The case was tried to the court and a jury and at the close of all the evidence both sides moved for a directed verdict. Both motions were denied and the case was sent to the jury on instructions to which neither side interposed any objections. Plaintiff, however, requested certain instructions which were denied. The jury returned a verdict in favor of the defendants and against the plaintiff on all the issues and on the verdict so returned the court in due course entered judgment dismissing the action on its merits. Plaintiff then moved for judgment notwithstanding the verdict, which motion was denied, and this appeal followed.
Defendants have filed no brief but filed typewritten statement challenging the sufficiency of the record to present any question for our decision. Plaintiff has failed to include in the record a single syllable of the evidence produced at the trial. Our rules in effect require that appellant shall file a separate printed record containing a clear, concise and condensed statement of so much of the entire record as may be essential to show jurisdiction and to enable the court to decide the questions presented for review. Rule 10(a), 28 U.S.C.A. Error cannot be presumed but it is encumbent upon an appellant to show not only that technical error was committed by the trial court, but that the error so committed was prejudicial.
The record contains the instructions as given and which were not objected to by either of the parties. We have considered these instructions and think they fairly and fully cover the issues as shown by the pleadings. In the absence of any evidence the instructions requested by plaintiff are in the nature of declarations of abstract questions of law. An instruction must be based on the issues as defined by the pleadings and upon the evidence. The governing rule is succinctly stated in 88 C.J.S. Trial § 379, p. 966, as follows:
"Whether an instruction stating a principle of abstract law violates the rule that a court should not instruct in the abstract is determined by reference to the evidence as well as to the instructions as a whole."

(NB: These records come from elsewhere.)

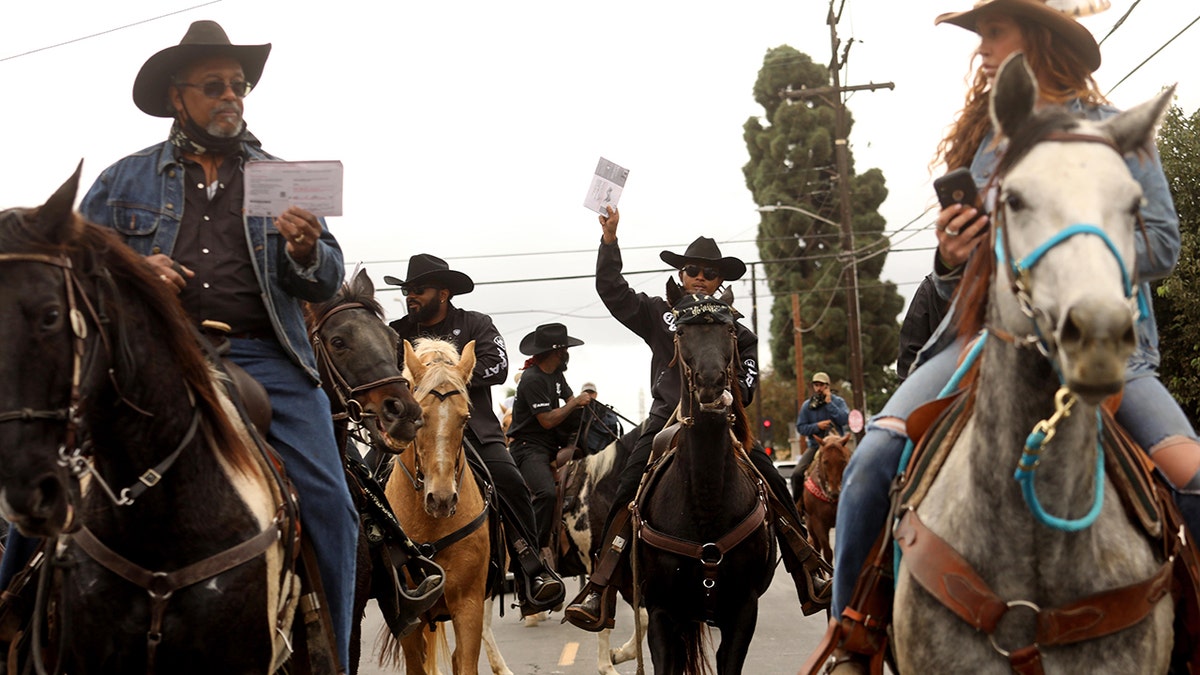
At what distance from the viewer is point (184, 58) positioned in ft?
17.3

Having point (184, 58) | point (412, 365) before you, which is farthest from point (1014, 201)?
point (412, 365)

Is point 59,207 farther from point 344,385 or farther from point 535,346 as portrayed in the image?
point 535,346

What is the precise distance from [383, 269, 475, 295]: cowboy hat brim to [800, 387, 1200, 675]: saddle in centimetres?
586

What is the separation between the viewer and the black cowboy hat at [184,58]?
17.2 feet

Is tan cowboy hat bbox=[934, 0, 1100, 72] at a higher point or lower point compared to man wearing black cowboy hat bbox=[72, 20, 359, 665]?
higher

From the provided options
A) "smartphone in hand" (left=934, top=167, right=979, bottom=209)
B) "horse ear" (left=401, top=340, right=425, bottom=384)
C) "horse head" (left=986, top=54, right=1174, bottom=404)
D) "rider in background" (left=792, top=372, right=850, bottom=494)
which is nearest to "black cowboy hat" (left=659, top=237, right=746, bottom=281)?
"horse ear" (left=401, top=340, right=425, bottom=384)

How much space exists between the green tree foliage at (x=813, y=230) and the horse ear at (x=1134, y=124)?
5275cm

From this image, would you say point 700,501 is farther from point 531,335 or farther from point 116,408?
point 531,335

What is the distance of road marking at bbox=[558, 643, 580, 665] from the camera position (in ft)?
38.9

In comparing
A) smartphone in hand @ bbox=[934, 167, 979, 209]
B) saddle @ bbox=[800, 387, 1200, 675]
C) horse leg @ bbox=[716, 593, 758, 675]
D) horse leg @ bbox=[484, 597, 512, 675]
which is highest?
smartphone in hand @ bbox=[934, 167, 979, 209]

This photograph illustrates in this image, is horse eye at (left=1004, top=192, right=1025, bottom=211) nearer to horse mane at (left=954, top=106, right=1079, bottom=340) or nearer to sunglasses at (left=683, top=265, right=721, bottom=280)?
horse mane at (left=954, top=106, right=1079, bottom=340)

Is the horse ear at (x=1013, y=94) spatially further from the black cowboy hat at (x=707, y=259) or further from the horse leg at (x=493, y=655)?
the horse leg at (x=493, y=655)

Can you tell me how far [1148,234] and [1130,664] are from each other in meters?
1.25

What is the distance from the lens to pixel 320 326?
268 inches
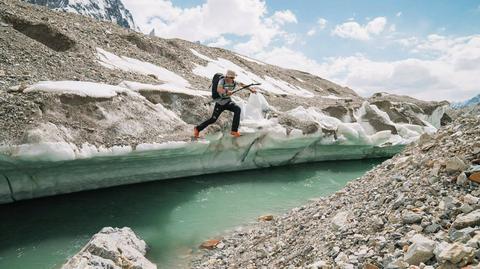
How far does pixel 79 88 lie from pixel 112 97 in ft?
3.69

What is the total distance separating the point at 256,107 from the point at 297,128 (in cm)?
224

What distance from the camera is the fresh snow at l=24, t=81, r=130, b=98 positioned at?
1238 cm

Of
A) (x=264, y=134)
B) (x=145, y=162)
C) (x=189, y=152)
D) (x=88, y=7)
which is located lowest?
(x=145, y=162)

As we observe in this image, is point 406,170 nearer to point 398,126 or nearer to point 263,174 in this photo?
point 263,174

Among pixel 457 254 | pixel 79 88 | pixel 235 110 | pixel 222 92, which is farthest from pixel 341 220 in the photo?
pixel 79 88

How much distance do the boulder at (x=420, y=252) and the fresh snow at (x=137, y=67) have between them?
15269mm

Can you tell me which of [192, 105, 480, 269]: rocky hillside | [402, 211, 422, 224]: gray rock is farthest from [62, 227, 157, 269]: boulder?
[402, 211, 422, 224]: gray rock

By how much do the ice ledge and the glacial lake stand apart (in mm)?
370

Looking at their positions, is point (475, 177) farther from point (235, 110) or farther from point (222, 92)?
point (235, 110)

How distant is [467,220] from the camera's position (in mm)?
4547

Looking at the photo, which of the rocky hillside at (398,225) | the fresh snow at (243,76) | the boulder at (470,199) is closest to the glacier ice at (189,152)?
the rocky hillside at (398,225)

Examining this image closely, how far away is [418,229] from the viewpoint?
200 inches

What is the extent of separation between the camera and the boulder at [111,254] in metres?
7.69

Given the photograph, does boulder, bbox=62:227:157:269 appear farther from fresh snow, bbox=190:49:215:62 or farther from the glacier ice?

In the absence of all evidence it cannot be determined that the refusal to give plaintiffs' requests was error. Garey v. Anco Mfg. & Supply Co., 8 Cir., 221 F.2d 683; McCarthy v. Pennsylvania R. Co., 7 Cir., 156 F.2d 877. It is the duty of the court, in submitting a case to the jury, to confine its instructions to the issues raised by pleadings and proof. Fleming v. Husted, 8 Cir., 164 F.2d 65.
In the absence of all evidence we cannot determine whether the requests were confined to the issues raised by the pleadings and proof. We conclude that the record is wholly inadequate to present any questions to this court for its decision. The judgment appealed from is therefore affirmed.